--- Problem to solve ---
Return all the entries exactly, keeping pictures out.

[Saved entries]
▼

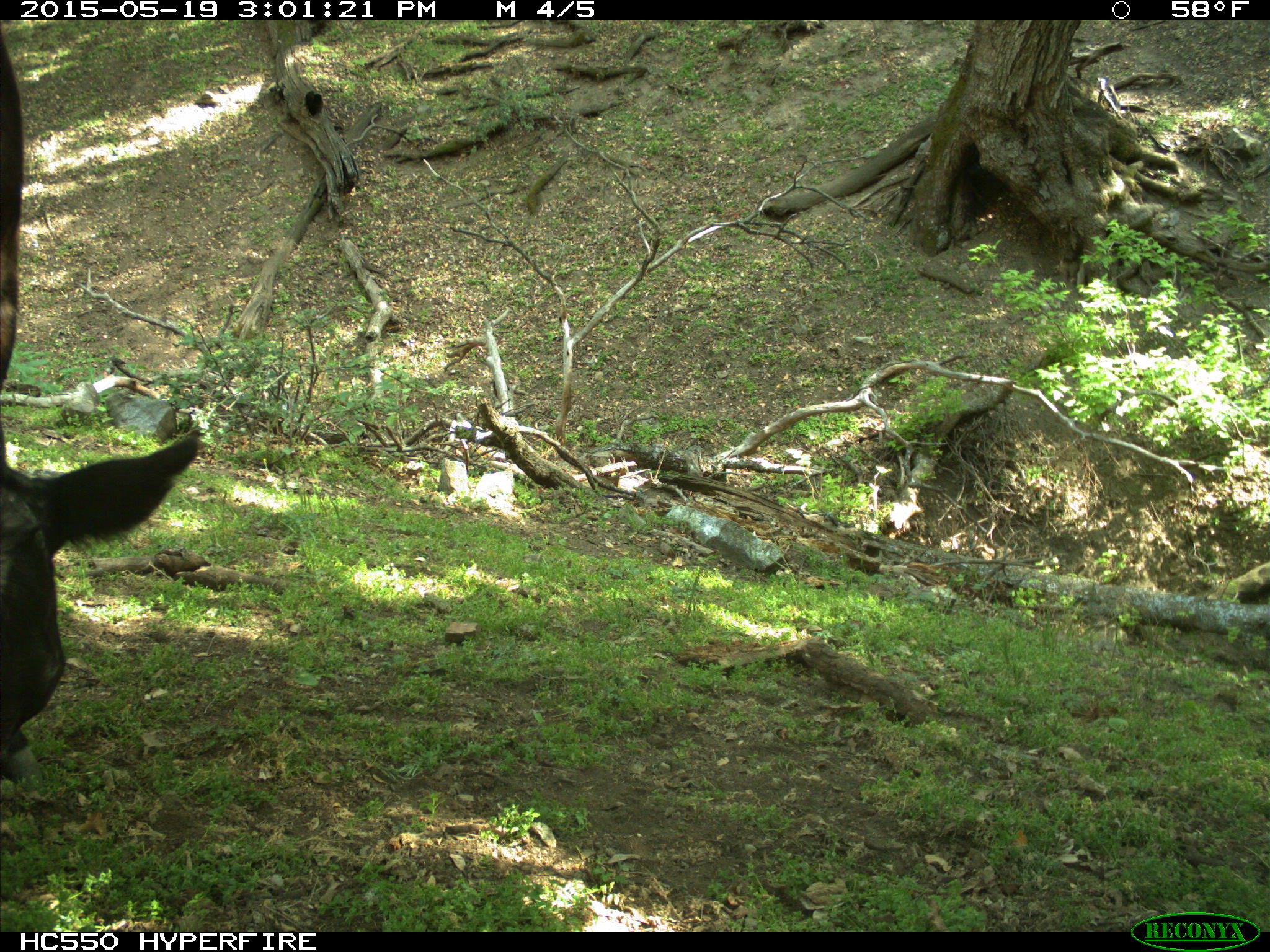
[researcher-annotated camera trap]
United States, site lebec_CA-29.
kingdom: Animalia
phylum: Chordata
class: Mammalia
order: Artiodactyla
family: Bovidae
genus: Bos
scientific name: Bos taurus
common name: domestic cow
Bos taurus (domestic cow).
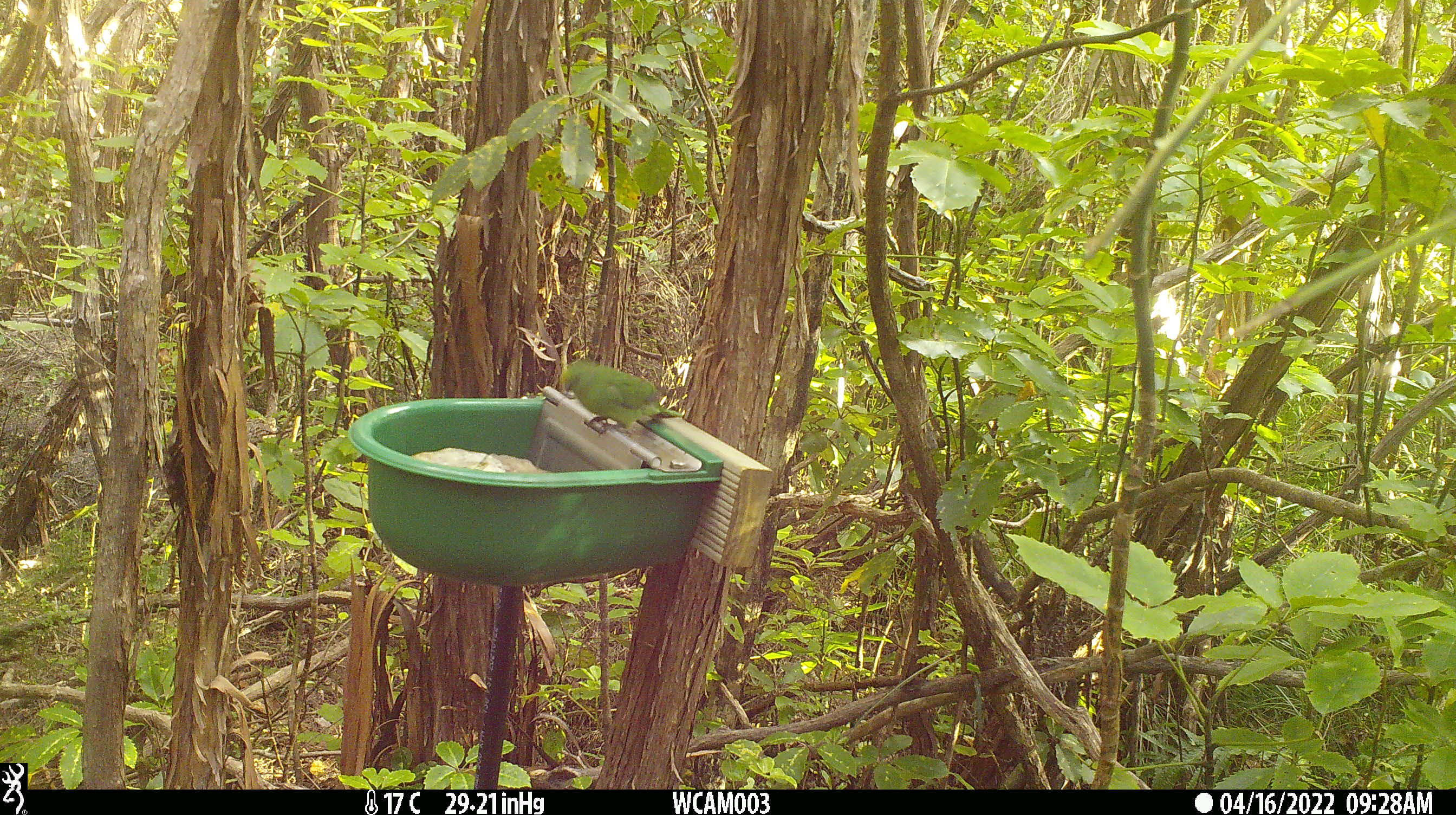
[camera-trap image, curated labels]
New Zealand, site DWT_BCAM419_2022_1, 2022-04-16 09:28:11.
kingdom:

▲

--- Result ---
[researcher-annotated camera trap]
United States, site lebec_CA-29.
kingdom: Animalia
phylum: Chordata
class: Mammalia
order: Artiodactyla
family: Bovidae
genus: Bos
scientific name: Bos taurus
common name: domestic cow
Bos taurus (domestic cow).
[camera-trap image, curated labels]
New Zealand, site DWT_BCAM419_2022_1, 2022-04-16 09:28:11.
kingdom:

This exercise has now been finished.